Label the plots and axes clearly.

**(2d).** [1 pt] What does the plot above show? Do you think the estimated residuals make sense?

**A:** (Type your answer here.)

**(2e).** [1 pt] The solution to WLS in the multi-variate linear regression case is

\begin{equation*}
    \hat{\beta} = \left(X^T V X\right)^{-1} X^T V Y
\end{equation*}

where $V$ is a matrix with diagonal entries $w^{\left(i\right)}$. Let $W$ be a matrix with diagonal entries $\sqrt{w^{\left(i\right)}}$. Observe that

\begin{equation*}
    \hat{\beta} = \left(\left(W X\right)^T \left(W X\right)\right)^{-1} \left(W X\right)^T \left(W Y\right)
\end{equation*}

This suggests we can find the WLS solution by solving OLS for $W X$ and $W Y$. We will first compute the diagonal entries of $W$ from the estimates of the variances.
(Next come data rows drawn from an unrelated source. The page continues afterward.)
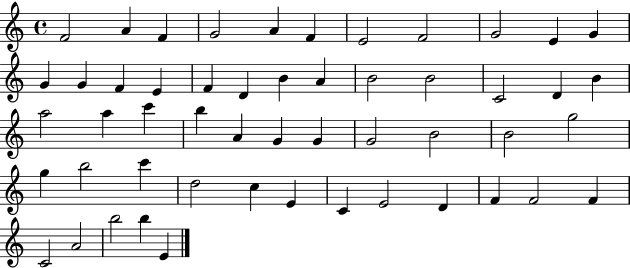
X:1
T:Untitled
M:4/4
L:1/4
K:C
F2 A F G2 A F E2 F2 G2 E G G G F E F D B A B2 B2 C2 D B a2 a c' b A G G G2 B2 B2 g2 g b2 c' d2 c E C E2 D F F2 F C2 A2 b2 b E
These entries are the <b>reciprocals of the square root of the variance estimates</b>. Store the diagonal entries of $W$ as <b>w</b>.

**(2f).** [1 pt] Now produce the following variables to set up the OLS problem:

1. <b>X</b> = independent variable (x) and a constant (use add_constant(x) from the statsmodels library). <br>
2. <b>W</b> = a matrix with the <b>w</b> array on the diagonal. <br>
3. <b>X_w</b> = the product of W and X <br>
4. <b>y_w</b> = the product of W and Y <br>

**(2g).** [1 pt] Build an OLS regression (using the <b>statsmodels.OLS</b> library) with <b>y_w</b> and <b>X_w</b>. Save your model as <b>wls_model</b>. You do not need to fit the model in this step

**(2h).** [1 pt] Similar to the OLS exercise above, fit the model. Then compute the predictions and residuals. Save them as <b>wls_results, wls_y_hat, wls_residuals</b>, respectively.
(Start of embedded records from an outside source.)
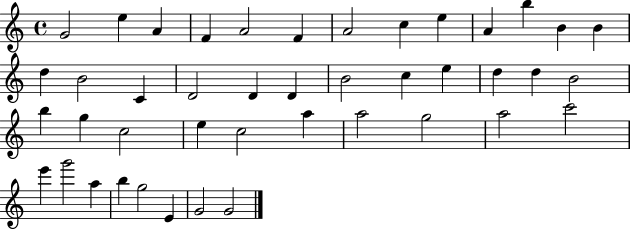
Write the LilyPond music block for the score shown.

{
  \clef treble
  \time 4/4
  \defaultTimeSignature
  \key c \major
  g'2 e''4 a'4 | f'4 a'2 f'4 | a'2 c''4 e''4 | a'4 b''4 b'4 b'4 | \break d''4 b'2 c'4 | d'2 d'4 d'4 | b'2 c''4 e''4 | d''4 d''4 b'2 | \break b''4 g''4 c''2 | e''4 c''2 a''4 | a''2 g''2 | a''2 c'''2 | \break e'''4 g'''2 a''4 | b''4 g''2 e'4 | g'2 g'2 | \bar "|."
}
**(2i).** [1 pt] Print the summary of this regression.

**(2j).** [1 pt] Show the scatter plot of these <b>wls_residuals</b> vs x. Is there still evidence of hetereoscedasticity?

**A:** (Type your answer here.)

**(2k).** [1 pt] Produce the QQ-plot of the <b>wls_residuals</b> vs the Normal distribution. Compared to the OLS residuals, is the Normal fit better? If so, how?
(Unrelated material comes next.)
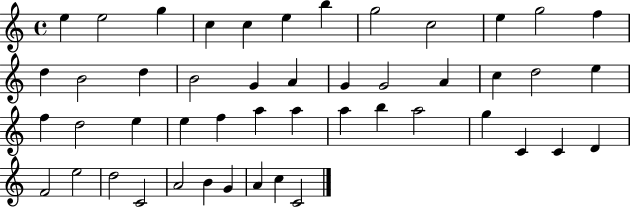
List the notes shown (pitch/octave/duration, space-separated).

E5/q E5/h G5/q C5/q C5/q E5/q B5/q G5/h C5/h E5/q G5/h F5/q D5/q B4/h D5/q B4/h G4/q A4/q G4/q G4/h A4/q C5/q D5/h E5/q F5/q D5/h E5/q E5/q F5/q A5/q A5/q A5/q B5/q A5/h G5/q C4/q C4/q D4/q F4/h E5/h D5/h C4/h A4/h B4/q G4/q A4/q C5/q C4/h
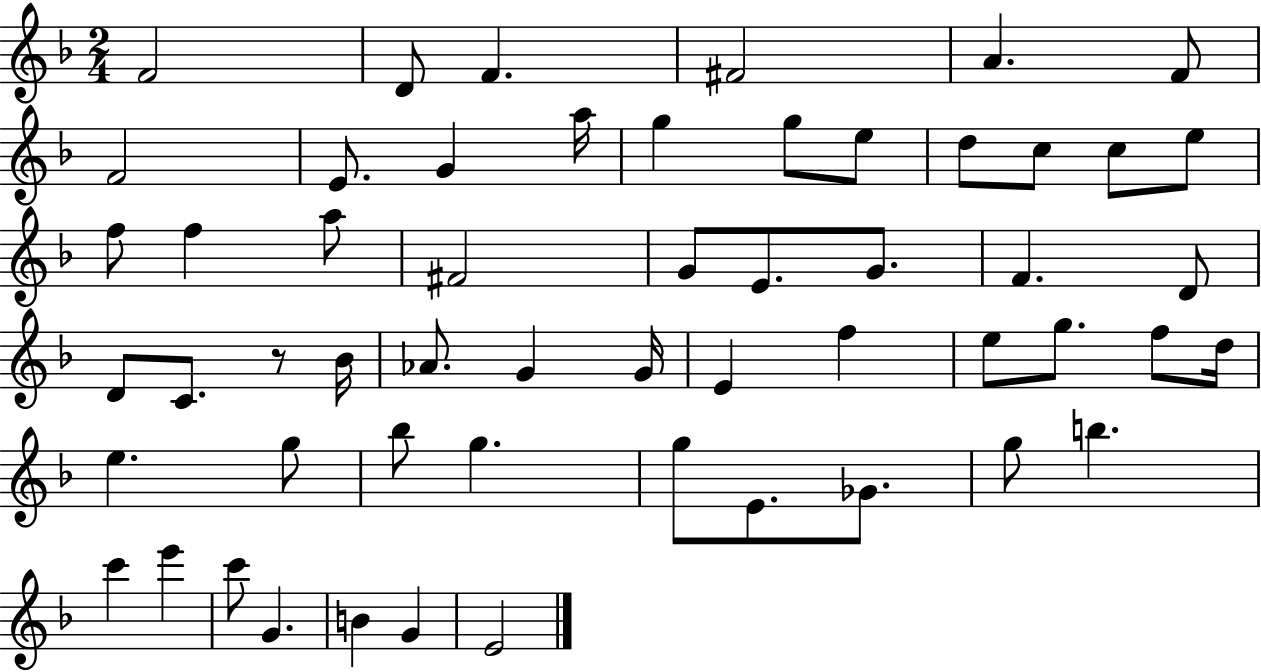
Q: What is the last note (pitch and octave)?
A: E4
**A:** (Type your answer here.)

**(2l).** [1 pt] Since WLS is predicting $\widehat{w Y}$, transform the predictions back to $\hat{Y}$. Save the transformed predictions as <b>wls_y_hat_transformed</b>.

Hint: wls_y_hat_transformed = $W^{-1} \times$ wls_y_hat

**(2m).** [2 pts] On the same plot, produce in different colors:
1. Scatter plot of the observed data (x, y)
2. Plot (or scatterplot) (x, wls_y_hat_transformed)

Label your plots and axes clearly.

**(2n).** [2 pts] Using the WLS regression summaries and the plots, contrast the regression fit for OLS and WLS:
1. Are the coefficient estimates much different? Is that what you had expected?
2. Are the standard errors different? Is that what you had expected?

**A**: (Type your answer here.)

<b>Note:</b> A more careful approach would do an 80/20 split on the data, where the 20% is used for inferring the pattern of the noise and the 80% is used to construct Weighted Least Squares. This would make these two inferences independent and would better resemble the case where the noise variances are deterministic known numbers (which are, of course, independent of the WLS regression procedure). You are welcome to try it out on your own and see what you get!